Start of Text shown
The TVN24 news channel has unofficially learned about the terms of the agreement between Orlen and Saudi Aramco on the Gdańsk Refinery, and claims that while the deal is unfavorable to the Polish company, it does allow retaining control over the facility. However, it is important to point out that the arrangement involves several agreements. How these problems will be resolved may be crucial for the election results in Poland – writes Wojciech Jakóbik, editor-in-chief at BiznesAlert.pl.
In a piece titled „There is no merger without thorns” from 2020 I explained that the antitrust rules in the European Union force the participants of mergers to protect competition in the market by releasing various assets from their control. These rules had to be followed to complete the Orlen-Lotos merger, which should not result in Poland losing control over strategic assets with the Gdańsk refinery on top of the list, as this facility is Poland’s and the region’s window to the world and source of oil from outside Russia. As part of Orlen’s proposal, approved by the European Commission and secured by relevant agreements signed in the summer, Saudi Aramco received 30 percent of the shares of the joint venture that will run the Gdańsk refinery and the right to 50 percent of its products, including diesel, especially valuable in the era of the energy crisis fueled by Russia. The findings of TVN24 lead to the thesis that the agreement between Orlen and Saudi Aramco on the Gdańsk Refinery is not balanced and has not been verified by the intelligence services as part of the Consultative Commission. Orlen argues that it will keep the majority in the supervisory bodies, and that due to the covid restrictions the Consultative Committee did not have to assemble. The company also maintains that the process was supervised by the intelligence services despite the Committee not being involved. This is a dispute that needs to be settled by lawyers.
End of Text shown
### Tasks and exercises
**1.** In the article on the Orlen and Saudi Aramco agreement, what percentage of the shares in the joint venture that will run the Gdańsk refinery did Saudi Aramco receive?
**2.** Please continue the article on the Orlen and Saudi Aramco agreement from its last sentence.
The lines after this point are separate material and have nothing to do with the article.
Start of Provided records
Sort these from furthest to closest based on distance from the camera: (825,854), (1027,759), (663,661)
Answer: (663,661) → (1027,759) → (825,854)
End of Provided records
Start of Provided records
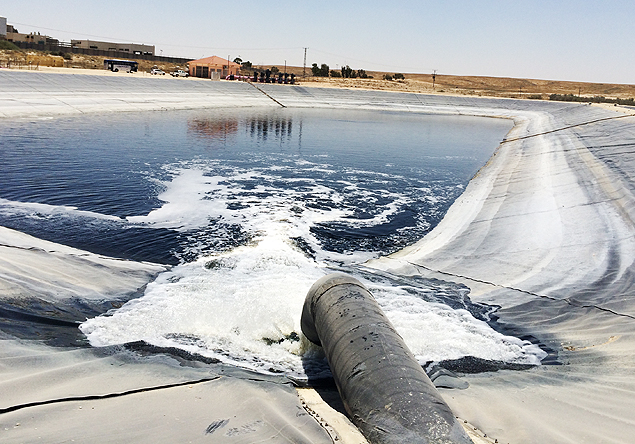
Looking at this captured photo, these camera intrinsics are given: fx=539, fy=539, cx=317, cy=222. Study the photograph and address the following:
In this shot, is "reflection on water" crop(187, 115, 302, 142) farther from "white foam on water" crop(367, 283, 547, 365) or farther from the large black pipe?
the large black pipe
End of Provided records
### Task answers
**1.** 30 percent.

**2.**
From the point of view of national security, the most important thing is to maintain control over the Gdańsk refinery. TVN24 mentions that the Polish state may block the resale of Saudi shares to an undesirable buyer, which could theoretically be a Russian company operating under a false flag. But it must present an alternative that is equally profitable for the Saudis. That would mean there’s a fuse, but it could be expensive. One can imagine that the Saudis will one day want to sell the shares bought for more than a billion zlotys at a price several times higher, and then the Poles, for security reasons, will want Orlen to buy them, which the Commission or another entity would have to agree to. It should be noted that we still do not know all the terms of cooperation, because there are several agreements, and one of them reached the media, while the government and Orlen do not disclose the details of the others. Those deals may contain information about further safeguards signaled by the company under the leadership of Daniel Obajtek, such as a ban on resale for three years and the pre-emption of Orlen, which are not mentioned in the first contract. If they do not exist, it will be necessary to ensure security on a different level, such as the approval requirement of the Minister of State Assets as suggested by Business Insider.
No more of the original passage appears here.